Зависимости музейной политики от государства уделено особое внимание. История взаимоотношений музея и власти очень поучительна. В истории музея, как в зеркале, отразилась история страны. Государственный контроль над «духовным производством и потреблением» в СССР сильно варьировал, что часто решающим образом влияло на судьбу целых художественных направлений. Еще более важным следствием государственной политики являлось то, что через музей (важный фактор социализации больших групп населения) индоктринировались определенные идеологические представления. Изменения в составе аудитории музея и структуре предпочтений посетителей объясняются, в основном, степенью влияния властей на музейную политику.

○ ○ ○ ○ ○

| Задание |
Можете дословно повторить весь предложенный текст о музейной политике и государстве?

| Исходные данные |
○ ○ ○ ○ ○

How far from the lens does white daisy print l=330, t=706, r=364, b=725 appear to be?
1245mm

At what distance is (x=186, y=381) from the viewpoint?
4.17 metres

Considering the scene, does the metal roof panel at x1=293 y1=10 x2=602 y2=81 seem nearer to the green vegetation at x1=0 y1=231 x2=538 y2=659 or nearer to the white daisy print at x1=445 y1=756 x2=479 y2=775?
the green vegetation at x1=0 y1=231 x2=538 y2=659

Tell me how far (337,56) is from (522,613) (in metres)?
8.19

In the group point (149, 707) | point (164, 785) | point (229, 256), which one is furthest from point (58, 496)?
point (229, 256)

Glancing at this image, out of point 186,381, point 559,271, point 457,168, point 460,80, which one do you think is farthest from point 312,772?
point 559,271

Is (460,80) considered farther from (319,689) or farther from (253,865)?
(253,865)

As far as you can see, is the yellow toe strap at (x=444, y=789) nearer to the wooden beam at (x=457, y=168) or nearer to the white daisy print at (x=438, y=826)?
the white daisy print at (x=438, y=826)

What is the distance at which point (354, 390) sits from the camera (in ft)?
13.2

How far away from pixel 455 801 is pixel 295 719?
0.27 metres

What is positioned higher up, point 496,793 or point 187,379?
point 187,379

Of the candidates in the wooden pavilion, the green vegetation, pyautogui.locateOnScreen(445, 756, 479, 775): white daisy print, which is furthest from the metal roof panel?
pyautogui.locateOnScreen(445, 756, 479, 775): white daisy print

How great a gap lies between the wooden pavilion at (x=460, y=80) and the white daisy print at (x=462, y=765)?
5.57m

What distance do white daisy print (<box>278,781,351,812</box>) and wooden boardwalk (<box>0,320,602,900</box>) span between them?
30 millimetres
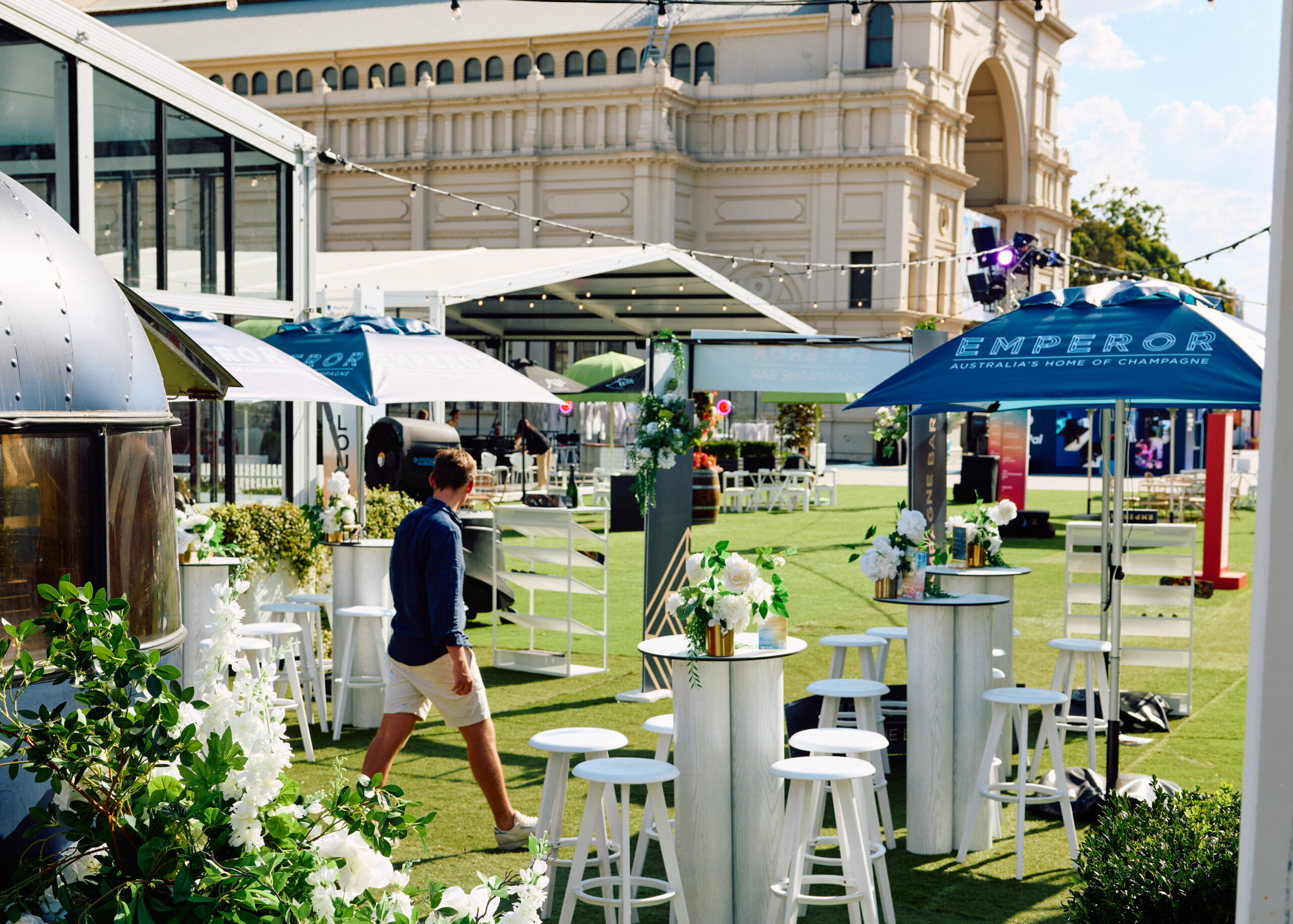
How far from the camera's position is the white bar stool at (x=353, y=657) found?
8.20m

○ ○ ○ ○ ○

| Ответ на задание |
Зависимости музейной политики от государства уделено особое внимание. История взаимоотношений музея и власти очень поучительна. В истории музея, как в зеркале, отразилась история страны. Государственный контроль над «духовным производством и потреблением» в СССР сильно варьировал, что часто решающим образом влияло на судьбу целых художественных направлений. Еще более важным следствием государственной политики являлось то, что через музей (важный фактор социализации больших групп населения) индоктринировались определенные идеологические представления. Изменения в составе аудитории музея и структуре предпочтений посетителей объясняются, в основном, степенью влияния властей на музейную политику.